WRITTEN TASKS
#1 Copy the passage on China's aluminium trade from "Imports of aluminium" to "the same period.".
#2 Proceed with the piece on China's aluminium trade, writing on from the point where it stops.

PAGE EXTRACT
[start]
China's trade in unwrought aluminium alloy has undergone a structural transformation over the last year.

The country has historically been a net exporter of aluminium in this form, with outbound shipments averaging around 515,000 tonnes per year between 2015 and 2019.

Last year, however, China imported 1.2 million tonnes of unwrought alloy and has remained a net importer through the first four months of 2021 to the tune of 246,000 tonnes.

Goldman Sachs analysts last year highlighted a change in construction materials as the booster for alloy demand. A growing number of provinces have banned the use of timber for casting form work in the channels used to lay concrete. ("Aluminium: China's tightness set to continue into 2021", Oct. 27, 2020)

The switch to aluminium alloy for form casting was expected to boost demand by 500,000 tonnes last year alone, the bank said.

Increased appetite for alloy has coincided with reduced imports of scrap aluminium, used in the alloy production melt.

China has relented on its plans to ban completely imports of recyclable metal, allowing higher-grade "resource" to once again enter the country.

Imports of aluminium scrap have started rising again. The tally of 333,600 tonnes bulk weight over January-April was up 23% year on year. But the recovery in volumes has been muted relative to copper scrap flows, which have surged by 82% over the same period.

It remains to be seen whether the scrap-alloy supply chain has irreversibly changed in reaction to Beijing's previous policy of steadily tightening scrap purity thresholds.


China has been a net importer of primary aluminium every month since December 2019. Net imports totalled 1.06 million tonnes last year and were 486,000 tonnes over the first fourth months of 2021.

Monthly flows have been more volatile than those of alloy and are likely to remain so, being more directly impacted by the fluctuating arbitrage between the London and Shanghai markets.

But underlying the monthly noise is the combination of China's stimulus-fuelled manufacturing recovery and signs that the country's giant smelter sector has run out of expansion road.

There is a theoretical gap between current run-rates and the government's official 45 million-tonne-per-year capacity cap, but it's partly filled with "illegal" capacity that was ordered to be closed during the reforms of the sector last decade.
[end]
DATA SHOWN
[start]
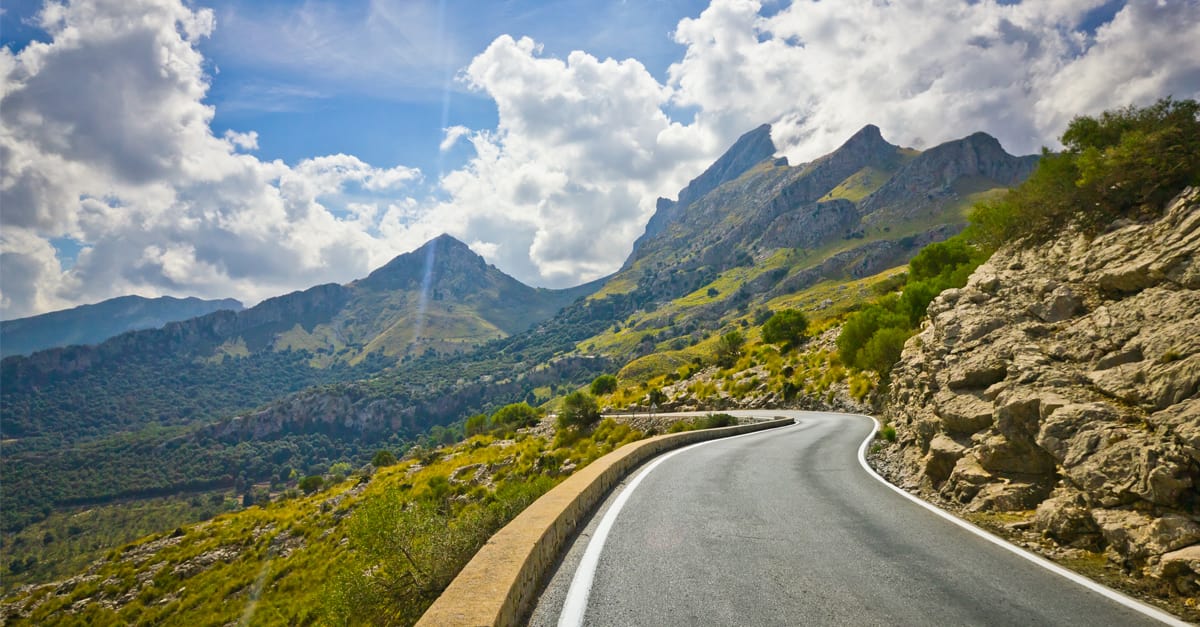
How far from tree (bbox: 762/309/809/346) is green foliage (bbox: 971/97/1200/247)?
46.8m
[end]
ANSWERS TO THE TASKS
#1
Imports of aluminium scrap have started rising again. The tally of 333,600 tonnes bulk weight over January-April was up 23% year on year. But the recovery in volumes has been muted relative to copper scrap flows, which have surged by 82% over the same period.

#2
This means the operational gap is much smaller right now. Moreover, China's pivot to decarbonisation is already causing problems for an aluminium sector that is heavily dependent on coal for its energy.

Energy-related curtailments in Inner Mongolia have so far been modest but the direction of travel is clear, particularly since the local government has pledged not to approve new aluminium smelter projects as it tries to meet energy efficiency targets.

The rest of the world has become used to China's ability to fire up a couple of new smelters on any sign of price strength. Indeed, its previous enthusiasm for doing so is why so much metal has seeped out of the domestic market in the form of semi-manufactured product exports.

But there is a growing awareness, both within China and everywhere else, that this particular chapter of the aluminium story is now drawing to a close.


It's hard to overstate the significance of China's new-found need to import aluminium from the rest of the world.

The country's seemingly endless build-out of new smelting capacity has exerted a constant dampening effect on price to the point that many Western smelters have given up the ghost over the last 20 years.

If China is now at or close to peak production, the biggest single restraint on higher prices is removed, which is why investment banks such as Goldman Sachs and Citi have turned structurally bullish on the aluminium price.

There is also a political effect as well.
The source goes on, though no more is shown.